Portland Opting for Natural Gas Buses
29 August 2004
Press Herald. Portland, Maine public schools are replacing three buses in their 32-bus fleet with new compressed natural gas (CNG) vehicles, beginning in the fall of 2005. These will be the first CNG school buses in the state.
This timing coincides with Portland Metro’s initiative to bring 21 CNG buses into its fleet over the next three to five years. The transit authority will fuel and service both its own vehicles and the school buses at a $1 million natural gas facility—funded mostly by the Federal Transit Administration—to be completed by May 2005.

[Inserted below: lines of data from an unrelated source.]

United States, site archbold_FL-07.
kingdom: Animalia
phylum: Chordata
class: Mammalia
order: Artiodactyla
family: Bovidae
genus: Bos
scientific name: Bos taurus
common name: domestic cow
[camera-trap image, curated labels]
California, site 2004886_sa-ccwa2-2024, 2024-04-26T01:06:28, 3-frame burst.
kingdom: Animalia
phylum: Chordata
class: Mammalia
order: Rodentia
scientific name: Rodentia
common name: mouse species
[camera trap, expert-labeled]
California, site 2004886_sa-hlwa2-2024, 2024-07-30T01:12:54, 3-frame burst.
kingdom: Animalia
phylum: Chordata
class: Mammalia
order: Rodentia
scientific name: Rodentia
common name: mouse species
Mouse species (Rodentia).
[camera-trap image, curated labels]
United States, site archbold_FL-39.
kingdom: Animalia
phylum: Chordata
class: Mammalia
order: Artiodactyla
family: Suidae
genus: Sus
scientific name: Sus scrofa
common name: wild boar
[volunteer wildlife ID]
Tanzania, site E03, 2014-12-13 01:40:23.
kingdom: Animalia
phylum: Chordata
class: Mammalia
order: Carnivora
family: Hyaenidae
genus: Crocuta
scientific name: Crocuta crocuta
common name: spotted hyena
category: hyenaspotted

A $100,000 federal grant through Maine Clean Communities will help purchase the $100,000 school buses, and the Maine Department of Education will cover 70 percent of the remaining $200,000 cost. The Federal Transit Administration is providing 80% of the funding for 10 of the Metro CNG buses, which cost some $345,000 each. The remainder of the funds will come from state and local budgets.
Orion Bus Industries, a division of DaimlerChrysler Commercial Buses, is to manufacture the CNG school buses. Orion also manufactures a diesel-hybrid transit bus, using a low-emissions Cummins diesel engine and hybrid drive from BAE Systems North America.
BAE Systems is a $4 billion defense supplier that—among many other things—provides a range of intelligent electronic systems for government and commercial markets. The Hybri-Drive comes from the Power Systems division of BAE, and is in use in both commercial and military applications.